Uma verdadeira indústria
O caso do escândalo das emissões dos carros da Volkswagen é muitas vezes cidado como um exemplo de que o poder exagerado dos lobistas afeta até o ar que respiramos. A TI tem também denunciado que a pressão da indústria farmacêutica já levou medicamentos perigosos a manterem-se no mercado e que as indústrias do tabaco e das bebidas alcoólicas obtiveram importantes moratórias para restrições aos seus produtos.
O lóbi em Bruxelas converteu-se ele próprio numa grande indústria, que segundo a investigação da TI, movimentará € 1.500 milhões por ano. Mas esta estimativa poderá pecar por defeito, uma vez que nem todas as empresas e organizações, que ocupam só em Bruxelas cerca de 25 mil profissionais, aderiram ao registo voluntário.
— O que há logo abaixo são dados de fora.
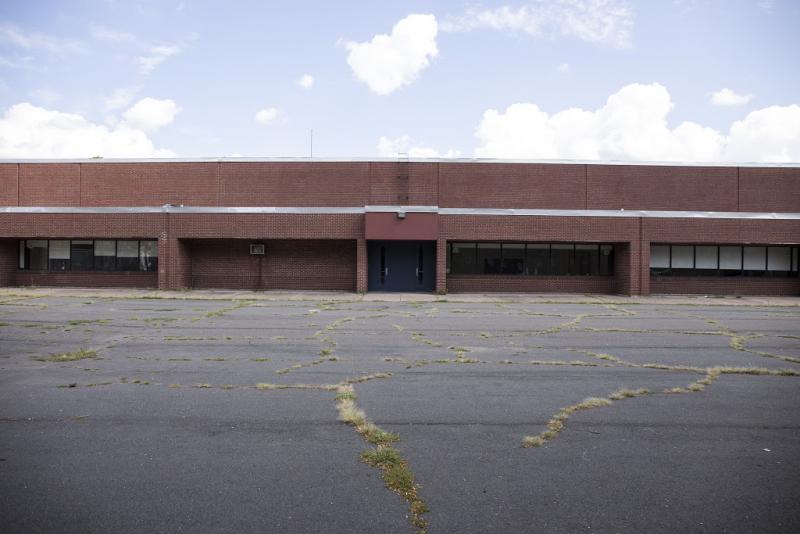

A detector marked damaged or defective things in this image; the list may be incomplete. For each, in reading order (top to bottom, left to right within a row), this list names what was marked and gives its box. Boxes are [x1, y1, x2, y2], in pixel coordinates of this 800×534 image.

cracked asphalt [1, 294, 800, 534]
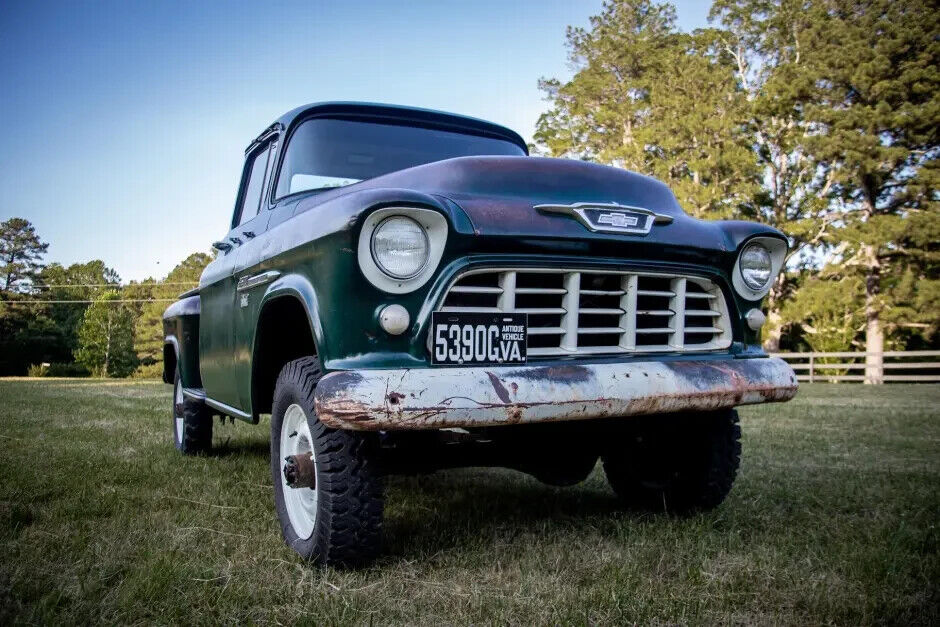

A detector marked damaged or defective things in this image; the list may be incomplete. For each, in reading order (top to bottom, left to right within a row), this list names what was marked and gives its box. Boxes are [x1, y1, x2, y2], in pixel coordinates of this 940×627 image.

rusty front bumper [312, 358, 796, 432]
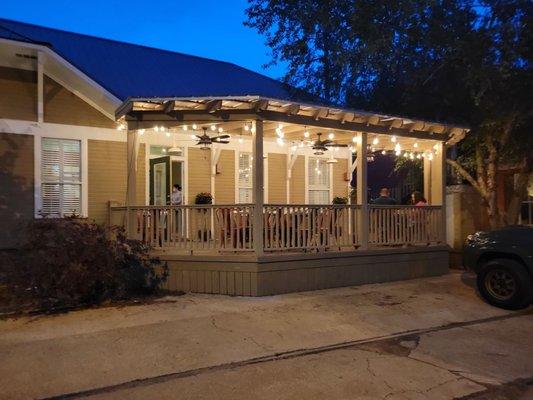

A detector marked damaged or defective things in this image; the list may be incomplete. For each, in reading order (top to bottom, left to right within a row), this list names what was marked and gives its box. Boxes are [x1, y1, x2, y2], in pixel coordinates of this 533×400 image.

cracked pavement [1, 274, 532, 398]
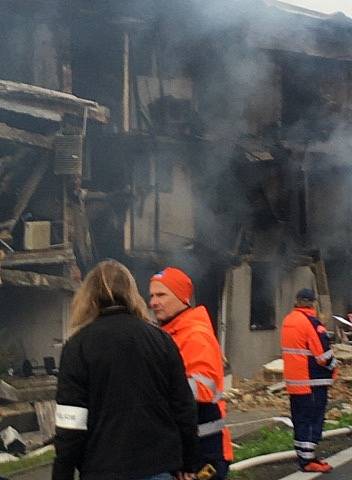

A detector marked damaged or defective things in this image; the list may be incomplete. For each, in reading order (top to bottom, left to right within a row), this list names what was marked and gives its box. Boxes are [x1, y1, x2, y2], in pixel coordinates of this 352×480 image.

broken window [250, 262, 276, 330]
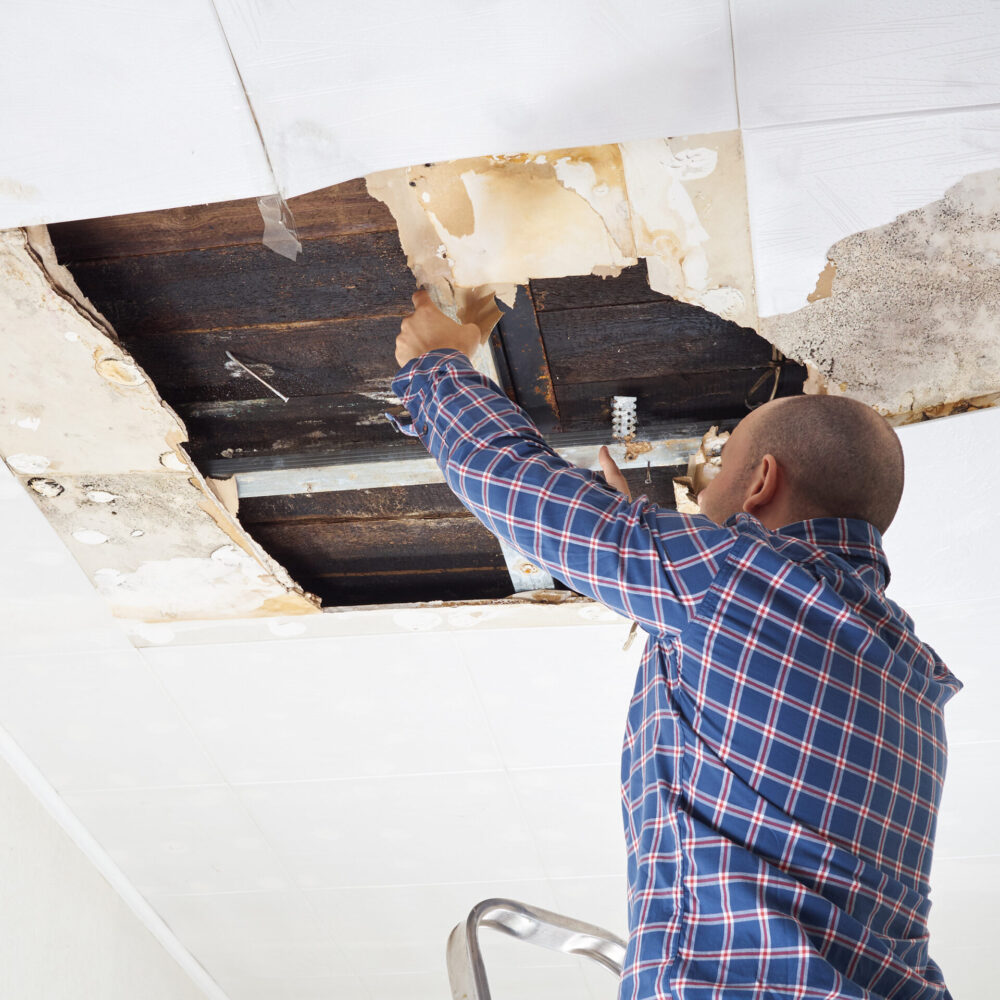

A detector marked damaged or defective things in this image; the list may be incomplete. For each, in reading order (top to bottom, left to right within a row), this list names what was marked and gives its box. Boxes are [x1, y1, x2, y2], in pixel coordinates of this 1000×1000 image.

damaged ceiling panel [41, 153, 804, 608]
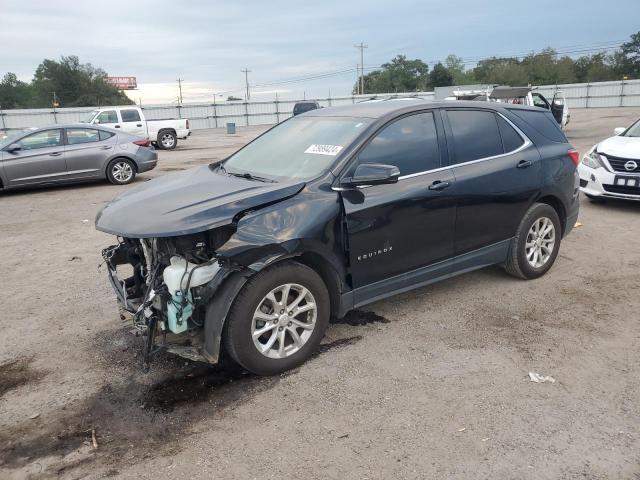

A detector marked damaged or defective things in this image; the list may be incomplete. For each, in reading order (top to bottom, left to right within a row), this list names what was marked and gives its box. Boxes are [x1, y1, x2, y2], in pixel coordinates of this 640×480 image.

damaged front end [102, 229, 240, 372]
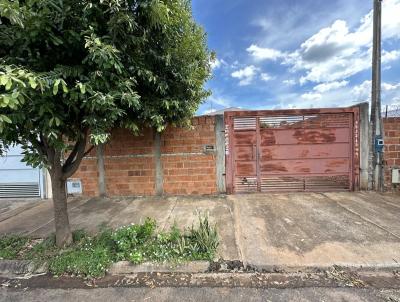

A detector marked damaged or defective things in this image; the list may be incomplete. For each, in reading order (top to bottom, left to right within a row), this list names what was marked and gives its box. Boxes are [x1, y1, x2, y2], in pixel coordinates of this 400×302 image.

rusty sliding gate [225, 107, 360, 193]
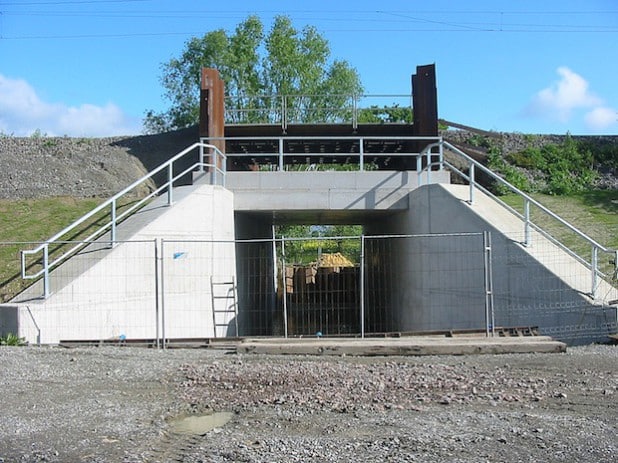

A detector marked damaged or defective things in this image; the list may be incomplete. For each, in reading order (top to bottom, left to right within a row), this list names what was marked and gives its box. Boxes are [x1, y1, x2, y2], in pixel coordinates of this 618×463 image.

rusted steel column [199, 69, 225, 170]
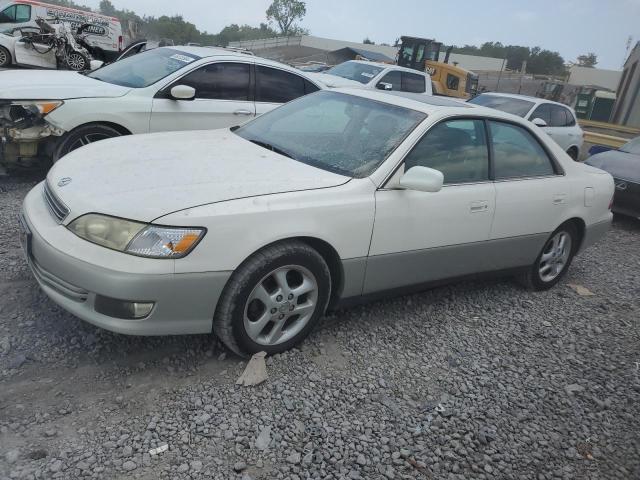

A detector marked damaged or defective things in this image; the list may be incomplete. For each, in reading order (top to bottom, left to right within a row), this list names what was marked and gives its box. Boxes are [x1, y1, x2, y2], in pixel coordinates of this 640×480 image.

wrecked vehicle [0, 17, 90, 70]
damaged white car [0, 43, 320, 171]
wrecked vehicle [0, 43, 320, 171]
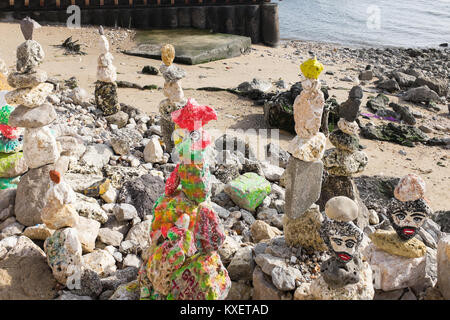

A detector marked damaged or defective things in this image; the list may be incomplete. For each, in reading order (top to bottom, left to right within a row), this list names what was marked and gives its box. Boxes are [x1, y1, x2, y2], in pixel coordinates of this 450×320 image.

rusty metal structure [0, 0, 280, 46]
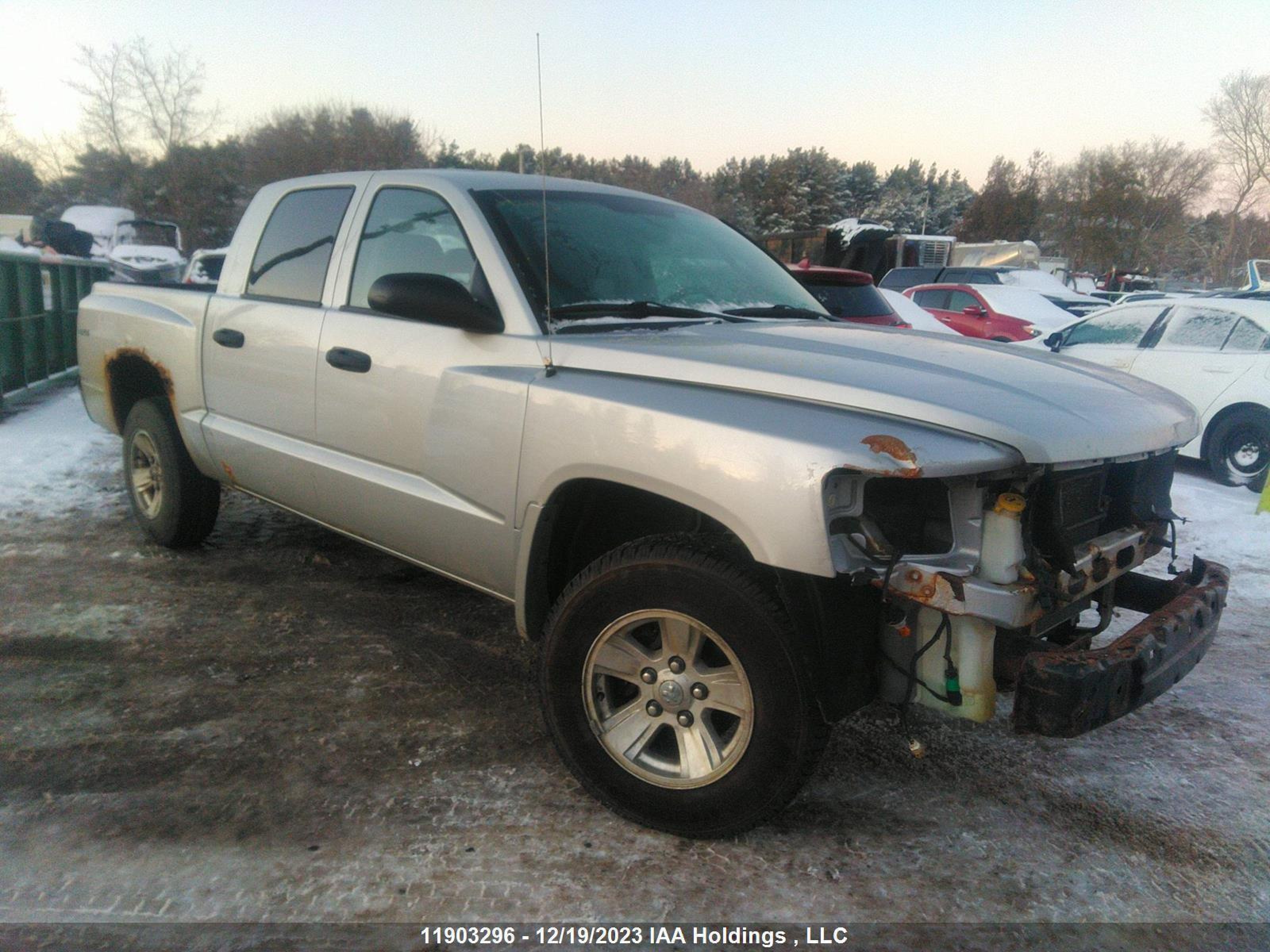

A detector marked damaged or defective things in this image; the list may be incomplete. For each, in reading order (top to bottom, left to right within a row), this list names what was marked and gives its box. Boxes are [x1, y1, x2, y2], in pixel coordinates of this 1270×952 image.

rust spot on fender [864, 436, 924, 480]
missing front bumper [1011, 556, 1229, 741]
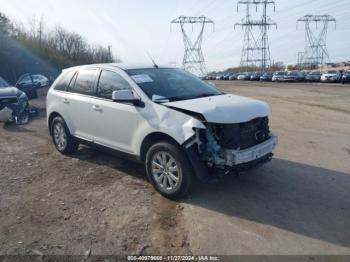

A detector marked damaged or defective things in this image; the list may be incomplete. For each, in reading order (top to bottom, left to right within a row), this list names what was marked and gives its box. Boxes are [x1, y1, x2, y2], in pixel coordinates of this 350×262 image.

crumpled hood [163, 94, 270, 124]
damaged front end [185, 116, 278, 180]
broken front bumper [224, 135, 278, 166]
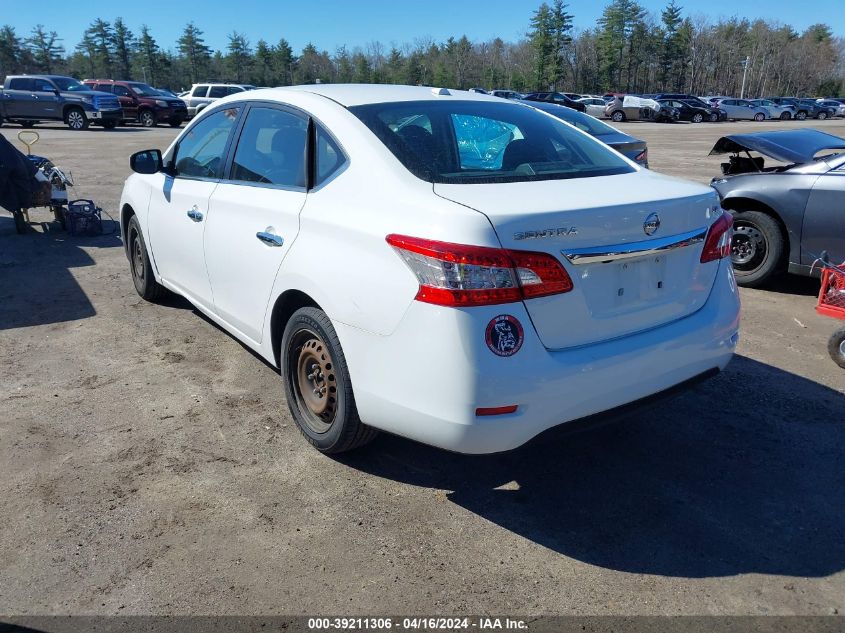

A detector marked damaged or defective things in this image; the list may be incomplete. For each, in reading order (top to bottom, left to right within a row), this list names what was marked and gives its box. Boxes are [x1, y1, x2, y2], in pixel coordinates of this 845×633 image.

damaged vehicle [704, 128, 844, 286]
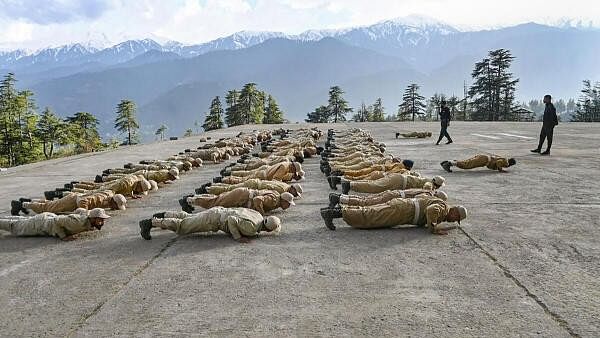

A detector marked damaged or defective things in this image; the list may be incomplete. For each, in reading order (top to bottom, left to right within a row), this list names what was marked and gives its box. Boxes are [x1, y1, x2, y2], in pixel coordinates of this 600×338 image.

cracked concrete surface [0, 122, 596, 338]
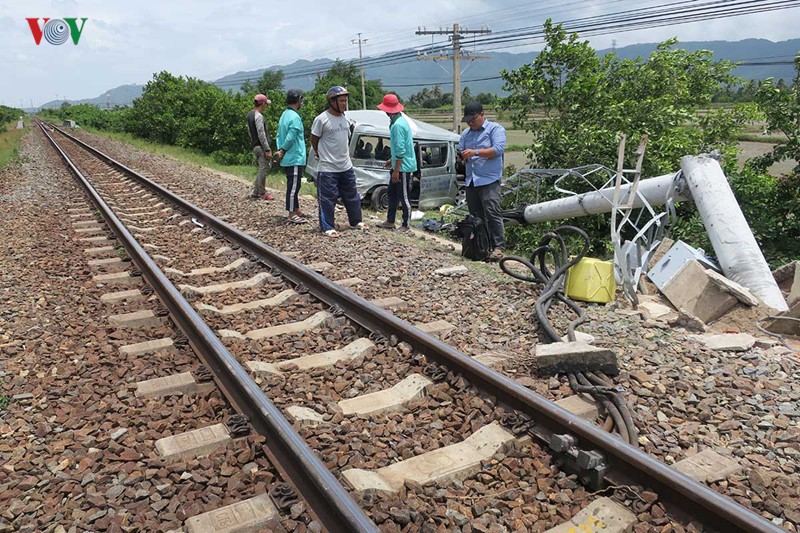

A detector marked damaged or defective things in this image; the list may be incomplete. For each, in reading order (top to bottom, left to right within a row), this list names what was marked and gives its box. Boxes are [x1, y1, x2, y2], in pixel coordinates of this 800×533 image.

damaged van body [306, 110, 468, 210]
broken concrete post [680, 155, 788, 312]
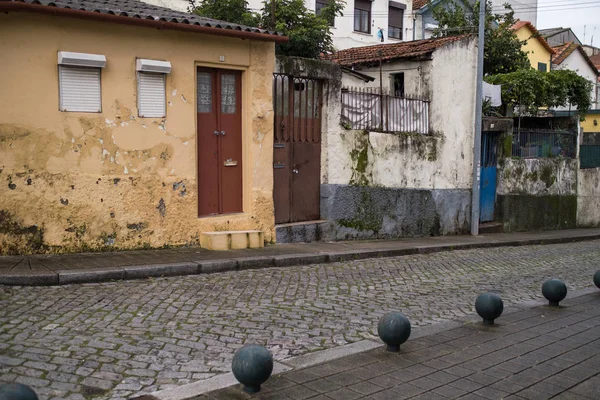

A Google e a General Electric são as empresas mais influentes junto do executivo comunitário, com o qual reuniram, respetivamente, 54 e 35 vezes em 2015. E estão também entre as que mais abrem os cordões à bolsa, declarando orçamentos lobísticos de, respetivamente, 3,5 e 3,25 milhões de euros.
O ranking dos orçamentos para lóbi em Bruxelas é liderado pela Exxon Mobil, a Shell e a Microsoft, cujos orçamentos oscilam entre os € 4,5 milhões e os € 5 milhões (ver gáfico).
Com o novo sistema, a Comissão Europeia quer propor um acordo inter-institucional que vá além do atual registo voluntário. Para já, a comissão reivindica ter sido bem sucedida na sua própria reforma interna nesta matéria. Desde novembro de 2014 que a Comissão, indo ao encontro das reclamações da sociedade civil, adotou regras segundo as quais, comissários, membros de gabinete e diretores-gerais não aceitam reuniões com entidades não inscritas no Registo de Transparência, estando desde então a divulgar online a realização desses encontros. Um efeito dessa medida foi, segundo a Comissão, o aumento das organizações registadas de 7 020, em outubro de 2014, para as 9 286 na passada terça-feira, 1 de março.